— START DATASET EXCERPTS —

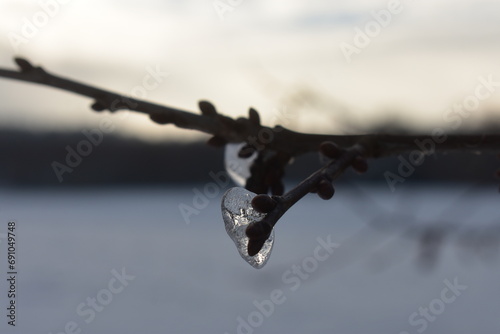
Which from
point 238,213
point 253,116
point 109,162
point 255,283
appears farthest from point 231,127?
point 109,162

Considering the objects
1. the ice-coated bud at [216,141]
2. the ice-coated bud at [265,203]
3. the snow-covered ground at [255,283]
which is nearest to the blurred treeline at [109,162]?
the snow-covered ground at [255,283]

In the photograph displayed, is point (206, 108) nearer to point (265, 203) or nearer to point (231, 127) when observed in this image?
point (231, 127)

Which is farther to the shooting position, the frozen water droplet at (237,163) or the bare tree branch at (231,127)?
the frozen water droplet at (237,163)

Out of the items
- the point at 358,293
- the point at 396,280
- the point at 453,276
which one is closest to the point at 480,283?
the point at 453,276

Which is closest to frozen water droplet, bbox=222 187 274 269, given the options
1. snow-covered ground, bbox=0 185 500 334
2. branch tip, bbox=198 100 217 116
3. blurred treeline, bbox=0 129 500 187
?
branch tip, bbox=198 100 217 116

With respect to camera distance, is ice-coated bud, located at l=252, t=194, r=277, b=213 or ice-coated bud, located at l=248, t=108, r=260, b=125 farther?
ice-coated bud, located at l=248, t=108, r=260, b=125

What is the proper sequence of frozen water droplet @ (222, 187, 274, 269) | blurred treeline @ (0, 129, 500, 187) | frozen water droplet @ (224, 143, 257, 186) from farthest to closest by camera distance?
blurred treeline @ (0, 129, 500, 187) < frozen water droplet @ (224, 143, 257, 186) < frozen water droplet @ (222, 187, 274, 269)

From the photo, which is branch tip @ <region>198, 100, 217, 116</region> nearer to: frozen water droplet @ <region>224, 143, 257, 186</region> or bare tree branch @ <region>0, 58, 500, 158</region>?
bare tree branch @ <region>0, 58, 500, 158</region>

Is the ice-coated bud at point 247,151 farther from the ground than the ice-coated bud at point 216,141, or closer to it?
closer to it

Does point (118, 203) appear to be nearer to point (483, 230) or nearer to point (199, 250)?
point (199, 250)

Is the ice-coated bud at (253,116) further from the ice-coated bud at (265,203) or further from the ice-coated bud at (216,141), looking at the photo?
the ice-coated bud at (265,203)
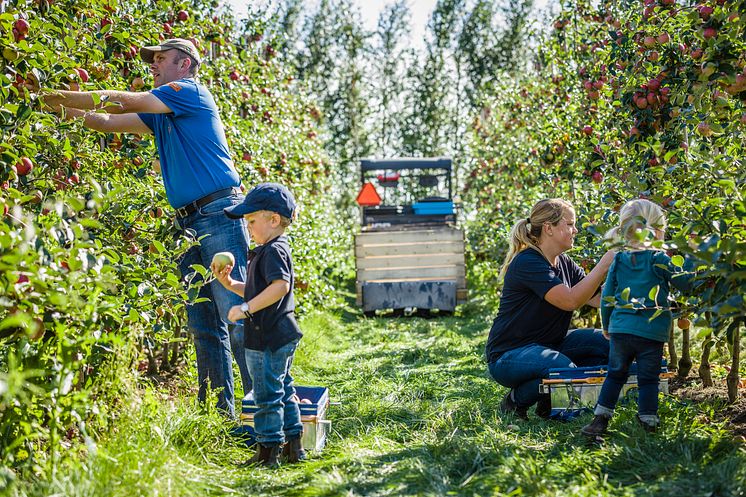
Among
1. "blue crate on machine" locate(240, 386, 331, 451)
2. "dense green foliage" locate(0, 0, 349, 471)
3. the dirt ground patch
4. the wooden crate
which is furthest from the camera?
the wooden crate

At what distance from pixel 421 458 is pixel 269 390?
678 mm

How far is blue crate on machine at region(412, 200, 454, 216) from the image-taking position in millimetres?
12164

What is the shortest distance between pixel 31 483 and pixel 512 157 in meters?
8.96

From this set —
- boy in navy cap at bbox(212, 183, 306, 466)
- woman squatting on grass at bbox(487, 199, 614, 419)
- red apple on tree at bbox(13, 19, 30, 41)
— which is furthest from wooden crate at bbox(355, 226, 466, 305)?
red apple on tree at bbox(13, 19, 30, 41)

— END DATASET EXCERPTS —

§ DIRECTIONS FOR THIS TASK
Using the data above, print every line exactly, omitting pictures.

§ ANSWER TO THE TASK
Which from
point 238,213
point 253,116
point 109,162
point 255,283
appears farthest from point 231,127?
point 109,162

Considering the objects
1. the ice-coated bud at [216,141]
2. the ice-coated bud at [265,203]
3. the snow-covered ground at [255,283]
which is nearest to the blurred treeline at [109,162]?
the snow-covered ground at [255,283]

In the photograph displayed, is point (206, 108) nearer to point (265, 203) or nearer to point (231, 127) when observed in this image?
point (231, 127)

Which is farther to the shooting position, the frozen water droplet at (237,163) or the bare tree branch at (231,127)?
the frozen water droplet at (237,163)

Out of the items
- the point at 358,293
- the point at 396,280
- the point at 453,276
which one is closest to the point at 480,283?
the point at 453,276

Which is closest to frozen water droplet, bbox=222 187 274 269, given the options
1. snow-covered ground, bbox=0 185 500 334
2. branch tip, bbox=198 100 217 116
3. blurred treeline, bbox=0 129 500 187
?
branch tip, bbox=198 100 217 116

With respect to camera distance, is ice-coated bud, located at l=252, t=194, r=277, b=213 or ice-coated bud, located at l=248, t=108, r=260, b=125 farther?
ice-coated bud, located at l=248, t=108, r=260, b=125

What is the proper sequence of frozen water droplet @ (222, 187, 274, 269) | blurred treeline @ (0, 129, 500, 187) | frozen water droplet @ (224, 143, 257, 186) from farthest to closest by camera distance?
blurred treeline @ (0, 129, 500, 187) < frozen water droplet @ (224, 143, 257, 186) < frozen water droplet @ (222, 187, 274, 269)

From the photo, which is branch tip @ <region>198, 100, 217, 116</region> nearer to: frozen water droplet @ <region>224, 143, 257, 186</region> or bare tree branch @ <region>0, 58, 500, 158</region>?
bare tree branch @ <region>0, 58, 500, 158</region>

Is the ice-coated bud at point 247,151 farther from the ground than the ice-coated bud at point 216,141, or closer to it?
closer to it

Does point (118, 203) appear to be nearer to point (483, 230) or nearer to point (199, 250)?
point (199, 250)

Is the ice-coated bud at (253,116) further from the ice-coated bud at (265,203) or further from the ice-coated bud at (216,141), looking at the photo?
the ice-coated bud at (265,203)
Among
1. "blue crate on machine" locate(240, 386, 331, 451)
2. "dense green foliage" locate(0, 0, 349, 471)
3. the dirt ground patch
4. the wooden crate
which is furthest from the camera?
the wooden crate

At what distance from pixel 421 458 is pixel 269 390?
678 mm

How far is blue crate on machine at region(412, 200, 454, 216) from the image-taking position in millimetres?
12164

What is the shortest distance between pixel 31 483 and pixel 512 157 in meters?
8.96

From this set —
- boy in navy cap at bbox(212, 183, 306, 466)
- woman squatting on grass at bbox(487, 199, 614, 419)
- red apple on tree at bbox(13, 19, 30, 41)
— which is furthest from wooden crate at bbox(355, 226, 466, 305)?
red apple on tree at bbox(13, 19, 30, 41)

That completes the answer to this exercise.